A federal labor board voted Thursday to redefine the employee-employer relationship granting new bargaining powers to workers caught up in an economy increasingly reliant on subcontractors, franchisees and temporary staffing agencies.

The case concerned a recycling company called Browning-Ferris Industries in Milpitas, Calif., which used a temporary staffing agency called Leadpoint to provide workers. A Teamsters local tried to organize the employees, but did notjust want to negotiate with Leadpoint — it wanted Browning-Ferris to qualify as a “joint employer,” figuring that bargaining wouldn’t be effective unless it also included the larger company that determines the conditions of the working environment.

A regional director disagreed, and the Teamsters appealed. This time, the NLRB’s general counsel sided with the union, recommending in an amicus brief that the board ignore a standard in place since the 1980s and instead apply a broader definition of what it means to be an employer.

The Board’s Democratic majority agreed and struck down earlier cases that had articulated the previous standard, saying that the growth of the contingent workforce has rendered the definition out of step with the core purposes of the National Labor Relations Act. In doing so, it returned to an even earlier standard, the abandonment of which fostered the growth of independent contractor relationships in industries like trucking and taxis.

The Board also reversed the regional director’s decision, saying that Browning-Ferris exercised sufficient control over hiring, firing, discipline, supervision, and work hours to qualify as a joint employer under the new standard. It ordered that ballots imponded after the Teamsters’ election in April 2014 be counted, which — if the union wins — would allow it to bargain directly with the recycling company as well as the staffing agency that hired them.

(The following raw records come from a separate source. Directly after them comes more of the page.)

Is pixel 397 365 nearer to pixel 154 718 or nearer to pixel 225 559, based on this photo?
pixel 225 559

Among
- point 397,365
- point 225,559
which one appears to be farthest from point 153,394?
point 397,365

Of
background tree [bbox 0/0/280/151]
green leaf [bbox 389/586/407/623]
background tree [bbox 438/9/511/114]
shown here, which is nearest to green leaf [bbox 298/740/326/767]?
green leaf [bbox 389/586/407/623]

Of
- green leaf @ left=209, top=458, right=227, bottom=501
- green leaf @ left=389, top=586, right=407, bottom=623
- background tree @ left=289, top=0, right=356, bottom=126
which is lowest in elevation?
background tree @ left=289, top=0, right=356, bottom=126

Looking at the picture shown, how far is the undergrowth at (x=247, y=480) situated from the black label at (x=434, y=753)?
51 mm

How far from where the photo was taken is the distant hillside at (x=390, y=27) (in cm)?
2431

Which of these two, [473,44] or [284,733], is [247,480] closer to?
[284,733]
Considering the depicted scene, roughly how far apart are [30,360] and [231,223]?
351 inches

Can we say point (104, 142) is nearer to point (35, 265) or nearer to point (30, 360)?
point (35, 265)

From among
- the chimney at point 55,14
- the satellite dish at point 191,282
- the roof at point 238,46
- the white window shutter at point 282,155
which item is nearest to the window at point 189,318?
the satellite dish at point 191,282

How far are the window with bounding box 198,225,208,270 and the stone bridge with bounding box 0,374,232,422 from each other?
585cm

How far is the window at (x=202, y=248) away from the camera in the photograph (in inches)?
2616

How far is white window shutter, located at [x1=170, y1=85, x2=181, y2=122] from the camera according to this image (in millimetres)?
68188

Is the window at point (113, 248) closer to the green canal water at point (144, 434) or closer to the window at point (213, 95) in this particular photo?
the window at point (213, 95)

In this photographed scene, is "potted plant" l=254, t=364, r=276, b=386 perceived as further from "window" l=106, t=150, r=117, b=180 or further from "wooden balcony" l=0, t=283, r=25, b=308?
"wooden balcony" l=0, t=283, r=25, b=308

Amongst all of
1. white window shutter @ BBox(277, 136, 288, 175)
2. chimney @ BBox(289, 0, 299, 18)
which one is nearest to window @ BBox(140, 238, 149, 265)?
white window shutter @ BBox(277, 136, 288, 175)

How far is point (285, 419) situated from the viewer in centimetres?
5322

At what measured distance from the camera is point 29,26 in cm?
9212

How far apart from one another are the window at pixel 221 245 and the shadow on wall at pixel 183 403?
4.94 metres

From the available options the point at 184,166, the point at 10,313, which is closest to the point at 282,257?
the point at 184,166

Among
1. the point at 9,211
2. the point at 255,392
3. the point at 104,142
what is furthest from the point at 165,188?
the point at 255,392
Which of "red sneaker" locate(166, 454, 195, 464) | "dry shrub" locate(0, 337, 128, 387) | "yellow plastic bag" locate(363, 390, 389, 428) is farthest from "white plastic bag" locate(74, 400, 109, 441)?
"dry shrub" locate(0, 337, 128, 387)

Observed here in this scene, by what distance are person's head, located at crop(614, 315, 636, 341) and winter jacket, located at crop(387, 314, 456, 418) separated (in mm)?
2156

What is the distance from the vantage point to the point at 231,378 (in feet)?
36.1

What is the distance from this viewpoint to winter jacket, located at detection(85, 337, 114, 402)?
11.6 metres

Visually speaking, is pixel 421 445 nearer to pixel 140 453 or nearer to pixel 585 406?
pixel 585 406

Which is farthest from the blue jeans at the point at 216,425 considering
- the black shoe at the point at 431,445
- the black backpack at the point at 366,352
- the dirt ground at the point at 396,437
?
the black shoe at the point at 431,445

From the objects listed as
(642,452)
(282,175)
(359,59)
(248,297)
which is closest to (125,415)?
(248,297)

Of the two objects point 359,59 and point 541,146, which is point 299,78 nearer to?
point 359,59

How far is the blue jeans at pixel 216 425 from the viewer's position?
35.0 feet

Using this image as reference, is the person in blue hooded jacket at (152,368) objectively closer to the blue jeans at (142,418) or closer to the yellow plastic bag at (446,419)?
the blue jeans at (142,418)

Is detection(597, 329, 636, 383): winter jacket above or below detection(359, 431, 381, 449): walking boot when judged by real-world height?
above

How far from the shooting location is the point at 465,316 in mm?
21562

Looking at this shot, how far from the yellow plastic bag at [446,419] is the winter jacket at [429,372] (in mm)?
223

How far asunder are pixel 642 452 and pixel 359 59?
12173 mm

This may not be the end of the matter, however. Browning-Ferris Industries has the option to appeal to either the 9th Circuit or the D.C. Circuit Court. “We are currently evaluating all of our available options regarding this matter with the objective of not being unlawfully forced into collective bargaining negotiations with another employer’s employees,” said Darcie Brossart, a spokeswoman for Republic Services, the waste company that owns Browning-Ferris.